[arin-ppml] Draft Policy ARIN-2014-11: Improved Registry Accuracy Proposal
Morizot Timothy S
Timothy.S.Morizot at irs.gov
Fri Mar 21 23:59:39 EDT 2014
And the discussions on 2014-9 today clarified the central thing that bothered me about this proposal.
> Section 2, Adds to "Definitions"
> Legacy Internet Resource
> Any Internet Resource obtained prior to or otherwise outside the
> current system of hierarchical distribution (by allocation or
> assignment) through the Regional Internet Registries.
> Legacy Internet Resource Holder
> The holder of a Legacy Internet Resource. Either by receiving these
> resources directly or by receiving (part of) Legacy Internet Resources
> from a Legacy Internet Resource Holder.
I do not agree with the above definitions. A set of numbers is just a set of numbers. Rather, if we're going to add formal definitions I would suggest something more like the following.
Legacy Internet Resource Holder
An organization that received a resource allocation prior to or
otherwise outside the current system of hierarchical distribution
(by allocation or assignment) through the Regional Internet Registries.
Legacy Internet Resource
A resource held by a Legacy Internet Resource Holder that was allocated
To the holder prior to or otherwise outside the current system
of hierarchical distribution (by allocation or assignment) through
the Regional Internet Registries.
I see no reason to assign special status to a number allocation independent of its association with the organization that obtained the legacy allocation. And I'm not at all convinced that this proposal is actually intended or designed to promote improved registry accuracy.
I will also note that if registry degradation reduces the value of IPv4 Internet numbers, I'm also not entirely convinced that's a bad thing. One of a number of my hats at work is the "IPv6 Transition Technical Lead" hat. (The title sounds more impressive than it actually is. I also have other impressive-sounding labels I rarely use associated with other hats I wear. I normally describe myself as "no-one of consequence" mostly to see who catches the joke.) So I'm neck deep, at least, in the IPv6 transition effort. (And we've done pretty well, I think. Most of our Internet-facing stuff is IPv6 enabled. Our "Trusted Internet Connection Access Points" or TICAPs are mostly dual-stacked for services in both directions. And we've IPv6 enabled our 13 largest sites with more to follow after filing season. We're at the point where we're actively discussing when we believe we can start removing IPv4 from portions of our enterprise network.) With that role in mind, I've supported proposals to raise the free pool allocation needs justification to two years to match the transfer utilization policy. I would probably support reducing the needs-based requirements overall. (I don't think policy should let someone come in and request all of ARIN's free IPv4 and IPv6 pools just because, but I do think the IPv4 needs based rules could and should be greatly relaxed.) But I am not at all in favor of granting special status to legacy IPv4 resources once they leave the hands of the actual legacy holder.

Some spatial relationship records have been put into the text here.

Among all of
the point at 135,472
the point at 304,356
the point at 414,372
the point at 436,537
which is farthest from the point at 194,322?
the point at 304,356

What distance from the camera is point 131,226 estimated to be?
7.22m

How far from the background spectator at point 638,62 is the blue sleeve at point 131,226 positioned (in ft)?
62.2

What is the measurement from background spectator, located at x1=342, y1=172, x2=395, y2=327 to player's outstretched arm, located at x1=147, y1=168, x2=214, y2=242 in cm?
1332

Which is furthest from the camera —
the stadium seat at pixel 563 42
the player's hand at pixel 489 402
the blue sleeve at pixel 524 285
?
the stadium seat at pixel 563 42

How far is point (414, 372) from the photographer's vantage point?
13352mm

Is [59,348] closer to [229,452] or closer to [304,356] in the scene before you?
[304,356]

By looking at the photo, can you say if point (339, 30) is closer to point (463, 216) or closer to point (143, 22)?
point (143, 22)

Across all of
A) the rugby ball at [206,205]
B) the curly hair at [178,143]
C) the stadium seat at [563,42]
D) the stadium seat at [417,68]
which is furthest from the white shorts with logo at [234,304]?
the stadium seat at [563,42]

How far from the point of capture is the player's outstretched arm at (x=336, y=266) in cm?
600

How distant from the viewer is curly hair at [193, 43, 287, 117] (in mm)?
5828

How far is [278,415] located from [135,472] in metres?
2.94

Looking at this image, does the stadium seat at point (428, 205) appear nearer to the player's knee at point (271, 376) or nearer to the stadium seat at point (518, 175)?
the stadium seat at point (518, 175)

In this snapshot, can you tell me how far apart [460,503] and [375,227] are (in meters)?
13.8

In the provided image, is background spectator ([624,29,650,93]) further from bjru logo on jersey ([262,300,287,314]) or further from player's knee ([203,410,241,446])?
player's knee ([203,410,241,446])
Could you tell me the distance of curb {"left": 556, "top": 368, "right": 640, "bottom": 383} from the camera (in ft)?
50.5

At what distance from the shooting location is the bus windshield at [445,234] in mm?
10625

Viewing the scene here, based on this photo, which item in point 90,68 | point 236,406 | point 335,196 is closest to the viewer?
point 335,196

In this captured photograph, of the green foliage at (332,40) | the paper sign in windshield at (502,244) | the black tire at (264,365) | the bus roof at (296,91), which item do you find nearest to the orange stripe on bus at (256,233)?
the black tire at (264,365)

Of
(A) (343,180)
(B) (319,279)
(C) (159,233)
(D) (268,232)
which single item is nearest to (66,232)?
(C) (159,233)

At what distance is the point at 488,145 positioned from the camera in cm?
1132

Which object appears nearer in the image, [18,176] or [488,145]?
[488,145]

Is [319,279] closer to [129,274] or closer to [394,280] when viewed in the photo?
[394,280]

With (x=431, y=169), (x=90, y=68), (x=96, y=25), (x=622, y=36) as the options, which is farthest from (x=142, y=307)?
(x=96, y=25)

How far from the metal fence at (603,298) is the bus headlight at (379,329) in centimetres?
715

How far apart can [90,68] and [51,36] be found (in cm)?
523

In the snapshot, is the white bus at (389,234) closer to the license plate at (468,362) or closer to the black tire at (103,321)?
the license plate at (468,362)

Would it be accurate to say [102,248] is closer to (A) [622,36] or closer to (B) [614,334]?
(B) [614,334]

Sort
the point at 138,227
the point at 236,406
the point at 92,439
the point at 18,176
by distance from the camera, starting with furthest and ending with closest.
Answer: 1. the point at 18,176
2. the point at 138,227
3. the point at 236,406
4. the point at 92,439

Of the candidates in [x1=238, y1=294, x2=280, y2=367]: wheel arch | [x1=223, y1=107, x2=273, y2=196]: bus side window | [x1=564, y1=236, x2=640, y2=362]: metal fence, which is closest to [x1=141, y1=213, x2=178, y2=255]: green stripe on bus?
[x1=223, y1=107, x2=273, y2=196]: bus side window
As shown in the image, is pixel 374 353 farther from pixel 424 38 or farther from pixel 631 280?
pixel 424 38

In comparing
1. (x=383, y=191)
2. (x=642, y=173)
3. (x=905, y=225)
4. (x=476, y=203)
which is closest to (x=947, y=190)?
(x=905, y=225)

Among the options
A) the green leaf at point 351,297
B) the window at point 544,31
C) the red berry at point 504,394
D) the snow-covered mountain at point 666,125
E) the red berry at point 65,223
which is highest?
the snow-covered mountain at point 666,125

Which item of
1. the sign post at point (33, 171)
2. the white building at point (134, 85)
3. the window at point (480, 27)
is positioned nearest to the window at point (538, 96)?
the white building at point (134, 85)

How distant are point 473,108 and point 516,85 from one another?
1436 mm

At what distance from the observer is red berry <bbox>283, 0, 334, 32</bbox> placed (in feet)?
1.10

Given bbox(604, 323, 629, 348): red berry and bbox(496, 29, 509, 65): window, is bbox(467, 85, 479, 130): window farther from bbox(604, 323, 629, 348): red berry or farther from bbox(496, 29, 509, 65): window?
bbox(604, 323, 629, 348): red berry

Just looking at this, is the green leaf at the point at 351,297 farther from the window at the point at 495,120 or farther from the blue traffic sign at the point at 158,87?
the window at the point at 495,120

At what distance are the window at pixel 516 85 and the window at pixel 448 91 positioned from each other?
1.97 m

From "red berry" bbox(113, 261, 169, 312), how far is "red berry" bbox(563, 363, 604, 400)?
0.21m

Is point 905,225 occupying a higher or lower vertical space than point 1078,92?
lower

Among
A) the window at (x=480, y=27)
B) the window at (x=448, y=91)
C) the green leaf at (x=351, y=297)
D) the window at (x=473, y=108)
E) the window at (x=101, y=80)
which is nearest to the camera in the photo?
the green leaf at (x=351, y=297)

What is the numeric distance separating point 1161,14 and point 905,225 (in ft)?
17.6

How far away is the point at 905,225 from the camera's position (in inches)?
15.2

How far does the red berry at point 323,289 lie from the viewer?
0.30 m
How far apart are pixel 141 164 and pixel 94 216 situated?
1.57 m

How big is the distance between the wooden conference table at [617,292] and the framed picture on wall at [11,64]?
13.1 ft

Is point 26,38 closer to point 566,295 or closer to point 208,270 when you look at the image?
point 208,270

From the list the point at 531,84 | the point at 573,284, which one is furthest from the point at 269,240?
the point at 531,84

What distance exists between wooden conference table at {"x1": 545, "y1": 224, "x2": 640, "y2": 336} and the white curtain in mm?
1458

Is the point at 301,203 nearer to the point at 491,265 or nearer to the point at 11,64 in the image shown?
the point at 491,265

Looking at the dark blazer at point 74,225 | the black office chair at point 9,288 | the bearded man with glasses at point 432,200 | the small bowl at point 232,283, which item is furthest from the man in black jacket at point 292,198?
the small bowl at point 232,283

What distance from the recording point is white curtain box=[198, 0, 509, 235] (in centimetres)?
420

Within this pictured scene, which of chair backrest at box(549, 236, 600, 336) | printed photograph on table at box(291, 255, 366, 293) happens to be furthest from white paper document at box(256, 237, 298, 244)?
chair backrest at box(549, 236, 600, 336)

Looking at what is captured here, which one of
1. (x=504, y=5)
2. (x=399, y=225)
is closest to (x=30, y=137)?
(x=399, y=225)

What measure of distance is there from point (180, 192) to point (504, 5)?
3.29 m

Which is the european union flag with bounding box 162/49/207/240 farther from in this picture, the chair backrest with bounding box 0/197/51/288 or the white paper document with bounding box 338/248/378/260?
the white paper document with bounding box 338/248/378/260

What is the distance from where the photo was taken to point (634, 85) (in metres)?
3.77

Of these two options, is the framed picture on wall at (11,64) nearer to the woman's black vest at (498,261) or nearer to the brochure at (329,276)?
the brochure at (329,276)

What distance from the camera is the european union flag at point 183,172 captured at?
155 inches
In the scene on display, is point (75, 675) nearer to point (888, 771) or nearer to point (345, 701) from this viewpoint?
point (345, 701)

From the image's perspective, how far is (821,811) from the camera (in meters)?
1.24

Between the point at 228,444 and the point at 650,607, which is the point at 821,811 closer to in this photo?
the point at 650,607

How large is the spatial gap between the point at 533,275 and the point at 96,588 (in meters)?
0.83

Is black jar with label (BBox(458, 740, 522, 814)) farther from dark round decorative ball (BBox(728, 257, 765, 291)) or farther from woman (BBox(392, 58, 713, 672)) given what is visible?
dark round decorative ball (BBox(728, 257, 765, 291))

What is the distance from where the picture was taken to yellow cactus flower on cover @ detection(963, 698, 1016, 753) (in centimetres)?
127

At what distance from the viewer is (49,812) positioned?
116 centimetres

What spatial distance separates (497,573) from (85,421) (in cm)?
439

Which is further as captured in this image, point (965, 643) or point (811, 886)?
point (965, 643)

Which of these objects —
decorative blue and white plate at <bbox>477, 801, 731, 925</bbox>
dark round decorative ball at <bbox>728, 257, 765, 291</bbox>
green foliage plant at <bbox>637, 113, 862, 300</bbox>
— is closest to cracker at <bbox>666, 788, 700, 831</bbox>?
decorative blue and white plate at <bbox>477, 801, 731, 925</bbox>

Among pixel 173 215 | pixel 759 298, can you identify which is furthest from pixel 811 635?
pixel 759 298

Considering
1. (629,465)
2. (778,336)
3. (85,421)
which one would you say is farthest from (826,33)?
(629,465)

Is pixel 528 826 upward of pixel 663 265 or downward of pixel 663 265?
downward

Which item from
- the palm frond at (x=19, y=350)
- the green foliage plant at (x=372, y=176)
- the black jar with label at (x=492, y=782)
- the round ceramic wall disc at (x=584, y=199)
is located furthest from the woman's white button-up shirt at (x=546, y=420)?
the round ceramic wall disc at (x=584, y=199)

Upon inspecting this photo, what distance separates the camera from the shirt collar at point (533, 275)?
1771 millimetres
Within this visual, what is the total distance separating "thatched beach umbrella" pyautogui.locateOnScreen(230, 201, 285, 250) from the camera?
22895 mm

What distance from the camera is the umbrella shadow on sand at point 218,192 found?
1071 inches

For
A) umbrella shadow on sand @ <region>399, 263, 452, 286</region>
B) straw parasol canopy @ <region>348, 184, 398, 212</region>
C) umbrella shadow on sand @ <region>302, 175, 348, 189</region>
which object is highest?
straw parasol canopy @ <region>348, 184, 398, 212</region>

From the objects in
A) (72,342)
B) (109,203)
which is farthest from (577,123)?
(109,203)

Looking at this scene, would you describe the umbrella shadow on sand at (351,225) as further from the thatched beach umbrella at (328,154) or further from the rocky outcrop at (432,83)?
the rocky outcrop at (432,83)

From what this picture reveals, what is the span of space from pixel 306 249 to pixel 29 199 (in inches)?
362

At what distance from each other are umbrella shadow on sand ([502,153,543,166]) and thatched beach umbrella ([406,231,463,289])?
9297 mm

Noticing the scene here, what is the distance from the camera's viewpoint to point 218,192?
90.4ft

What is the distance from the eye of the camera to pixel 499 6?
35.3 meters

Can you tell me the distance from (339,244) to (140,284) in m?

Basically, I don't believe that "legacy" resources should be treated any differently on the transfer market than non-legacy resources. Equal footing for all. And if people choose to cease using the registry and thus degrade the value and utility of those IPv4 resources, I'm not sure I have a problem with that scenario. I certainly don't think it's a crisis. In fact, I think anything that pushes the Internet toward IPv6 and away from the IPv4 swamp will end up being a plus in the long term.
So I don't support this proposal as written. I would consider a proposal that expanded the time frame for free pool allocations to match that of the transfer market or that eliminated all needs based criteria for all IPv4 transfers. But I don't support trying to carve out one subset of IPv4 resources for special treatment on the transfer market.
And while I fully support ARIN's position of providing free basic registry support to legacy resource holders with no contractual relationship with ARIN and thus contributing not even a nominal sum to support those services, I do not support making that basic support transferable simply because someone "acquires" a resource from someone who had originally obtained the allocation prior to ARIN's formation. Or because someone obtains a resource from someone who had obtained a resource ... ad nauseum. TANSTAAFL. I appreciation the registry and reverse DNS support ARIN provided us for years before we signed an LRSA agreement. I think they provide a valuable Internet service through that support. But I see no reason to make it a transferable burden on ARIN. Nor do I see any value provided to the Internet community by doing so.